# OPPO Special Promotions ?



## MichiganMan (Aug 4, 2008)

Are there any special offers or incentives for the OPPO-93?

Is there any benefit of purchasing through any particular site like HomeTheaterShack, AVS, etc?

Or is it better to go direct through OPPO?


----------



## ozar (Feb 12, 2012)

I've personally never seen new units sold anywhere for lower than $499. I'm guessing that it's probably better for OPPO if you buy directly from them, but the lowest price I could find when I bought my own was at amazon.


----------



## Jungle Jack (Jul 28, 2009)

MichiganMan said:


> Are there any special offers or incentives for the OPPO-93?
> 
> Is there any benefit of purchasing through any particular site like HomeTheaterShack, AVS, etc?
> 
> Or is it better to go direct through OPPO?


Hello,
We do not sell OPPO BDP's or any other AV Equipment for that matter. Rather, OPPO is a Sponsor and supporter of HTS. As for pricing, I have never seen a current OPPO On Sale and have often seen their discontinued DVD Players selling for full MSRP and sometimes even over several years after it being phased out. 

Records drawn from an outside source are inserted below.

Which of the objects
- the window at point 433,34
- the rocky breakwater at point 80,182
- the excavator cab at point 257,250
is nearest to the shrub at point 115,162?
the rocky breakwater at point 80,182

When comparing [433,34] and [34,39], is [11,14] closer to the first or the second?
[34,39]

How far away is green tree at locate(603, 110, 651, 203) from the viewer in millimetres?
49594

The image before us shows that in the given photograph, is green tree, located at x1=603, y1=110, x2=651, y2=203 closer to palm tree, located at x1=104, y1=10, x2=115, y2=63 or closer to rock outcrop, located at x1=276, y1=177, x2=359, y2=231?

I do think an aspect of the DVD Player prices being what they were/are is that they offered Region 0 (All DVD Regions), and NTSC-PAL Conversion out of the box with a simple Remote Control Sequence. However, the Blu Ray Licencing folks did not much seem to appreciate this feature and is no longer available on any of the released Blu-Ray Players. Needless to say, there are Aftermarket Kits, but they do void your Warranty. However, the chances of an OPPO needing Repair during the Warranty Period are quite slim. 

The desire and need for Multiregion Playback is far larger in Europe and it is where almost all Multiregion Kits come from as US DVD/BD's are far cheaper and many blockbusters are released far earlier on Home Media in the US than the ROW. However, due to rampant piracy, this is actually changing. At least in terms of Movie Release Schedules. OPPO's offer some of the strongest Resale Value of any brand out there. Provided it is from an Authorized Dealer, I would not spend too much time debating where to procure it. I have always personally always purchased from OPPO.
J


----------